In a memo to U.S. Secretary of Education Arne Duncan and other agency leaders, the OMB has called for all fiscal 2014 budget proposals to include a separate section detailing the departments’ “most innovative uses of evidence and evaluation.”
The memo calls for federal agencies to create and expand research partnerships to study programs, include cost-effectiveness calculations, and embed the evaluation structure into program grants.
In education, that could provide opportunities for the nation’s regional educational laboratories, which in their latest contracts were overhauled to require more partnerships with other research groups.
The U.S. Department of Education’s Institute of Education Sciences, which oversees the labs, “wants us to develop research alliances and put people together around topics that are priorities for states,” said Barbara Foorman, the first commissioner of the National Center for Education Research and now head of the Regional Educational Laboratory for the Southeast Region. In tight budget times, both the federal and state education departments are pressing for more research on programs before spending money on them, according to Ms. Foorman.

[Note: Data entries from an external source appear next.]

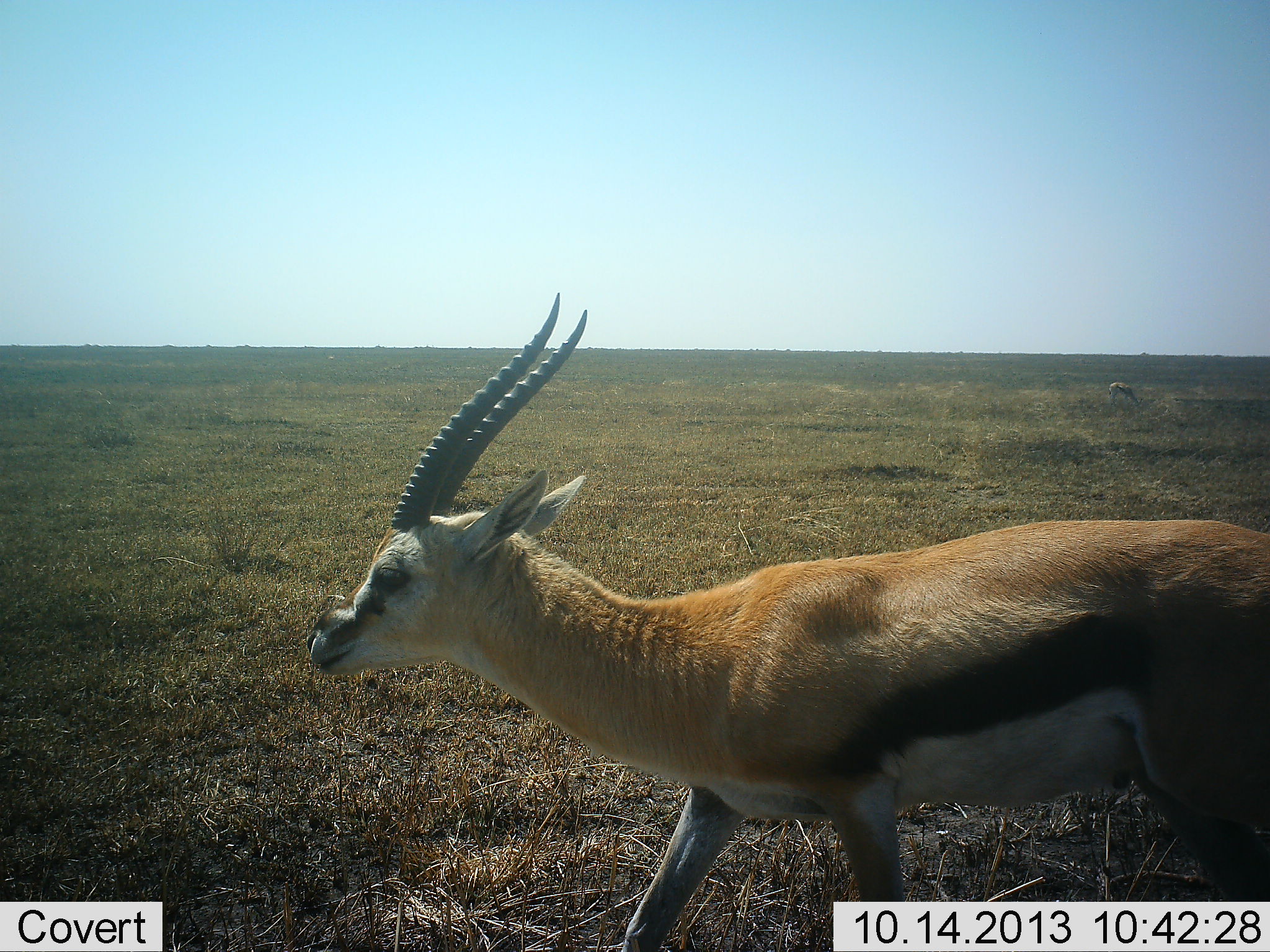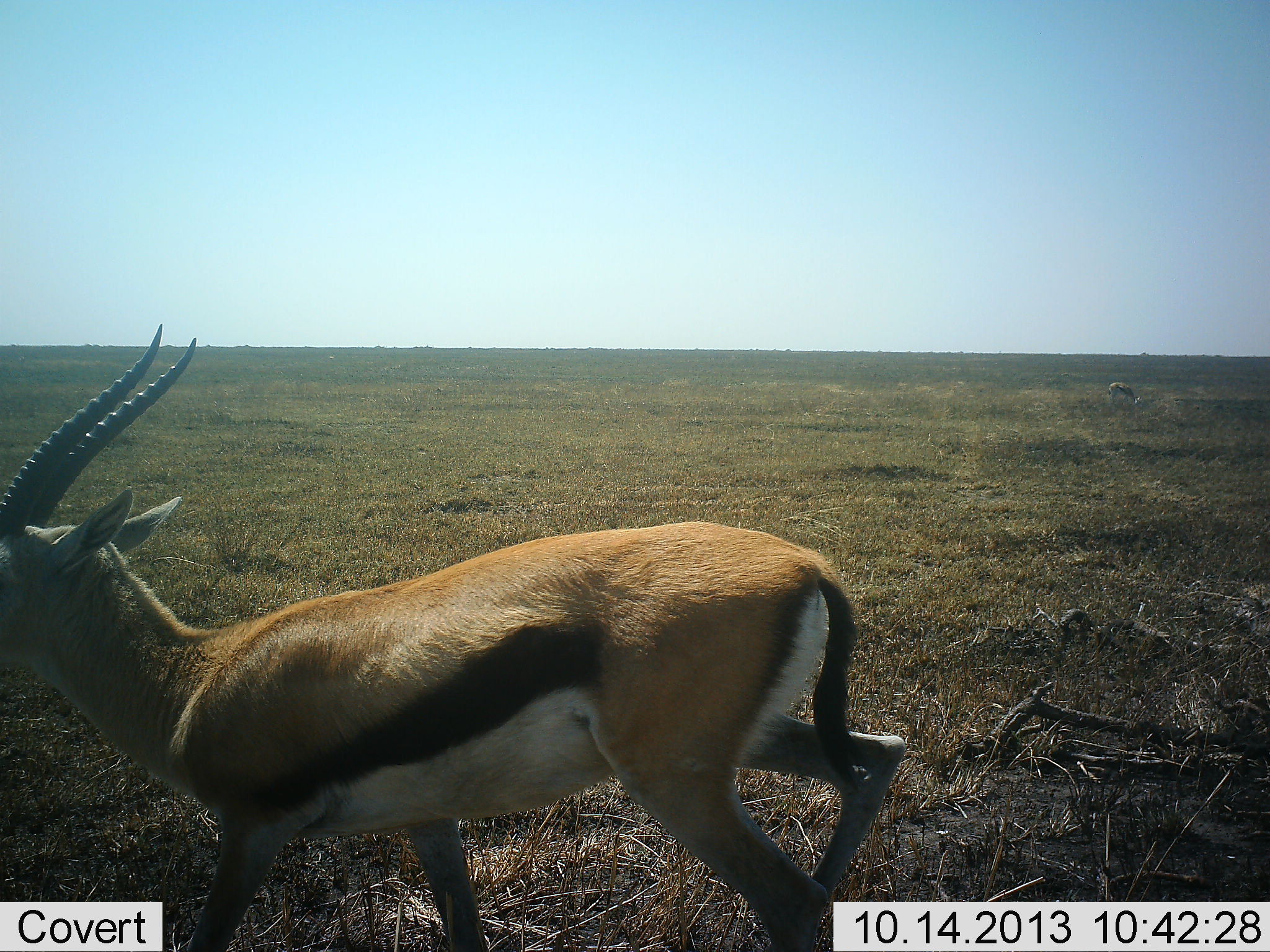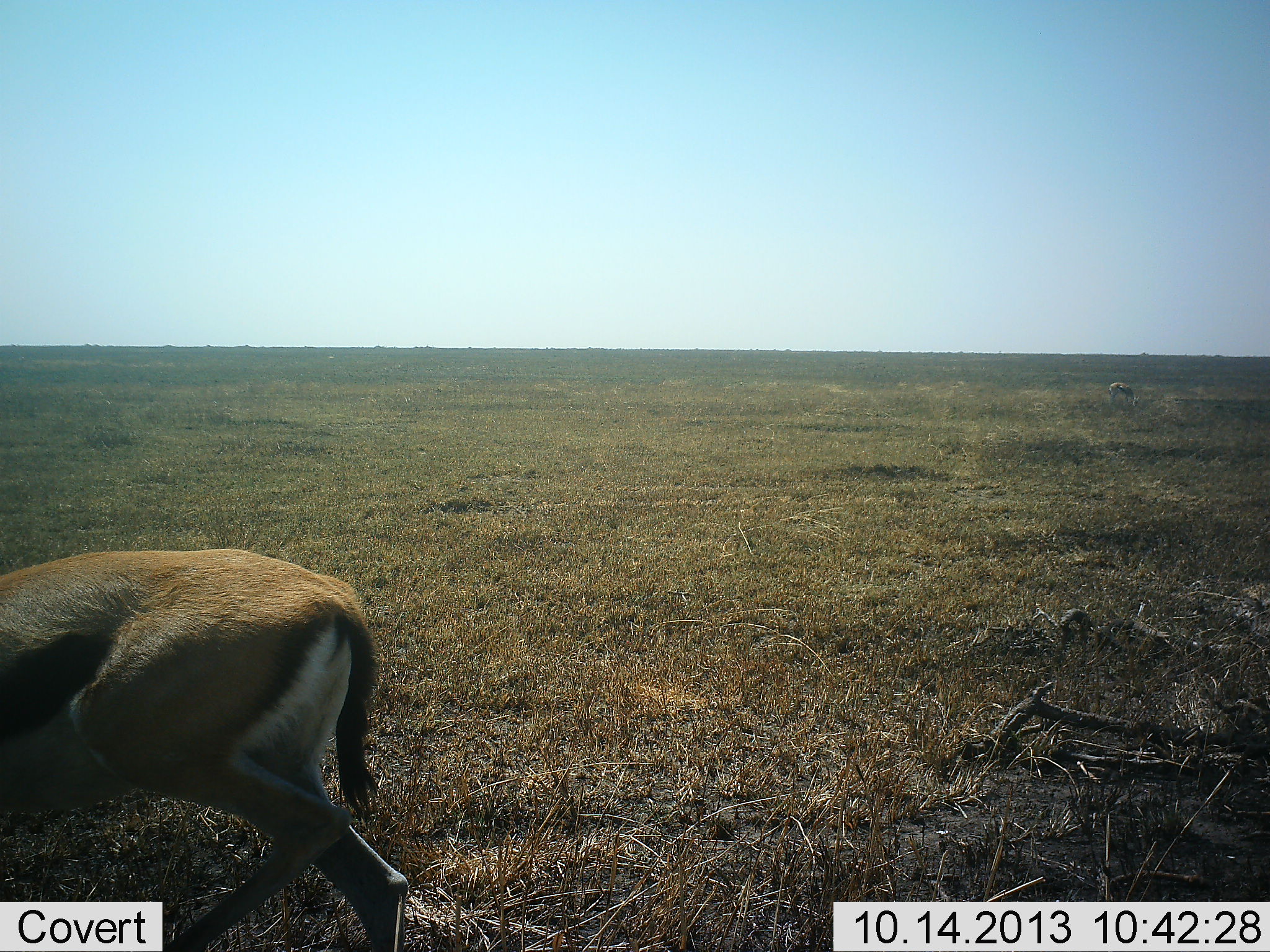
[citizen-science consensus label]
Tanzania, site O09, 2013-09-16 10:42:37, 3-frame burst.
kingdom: Animalia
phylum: Chordata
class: Mammalia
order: Artiodactyla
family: Bovidae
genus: Eudorcas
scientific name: Eudorcas thomsonii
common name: thomson's gazelle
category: gazellethomsons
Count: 1.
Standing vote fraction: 10%.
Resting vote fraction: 0%.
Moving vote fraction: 100%.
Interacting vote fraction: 0%.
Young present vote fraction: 0%.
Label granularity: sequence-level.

The OMB is also calling for agencies to look for quick, low-cost approaches to the research itself. Traditionally, “gold standard” randomized, controlled trials take five years or more and tens of thousands of dollars to conduct.
“We strongly support this new effort,” said Jon Baron, the president of the Washington-based Coalition for Evidence-Based Policy, in an email. “As demonstrated in fields such as medicine and welfare policy, such evidence-based approaches can greatly increase government’s effectiveness in addressing critical national problems in social policy and other areas and identify important opportunities for budget savings to help address the long-term deficit problem.”
The OMB memo also encourages federal agencies to follow the lead of other departments’ “pay for success” models, in which private groups “invest” in promising interventions and are repaid by federal grants in return for showing progress.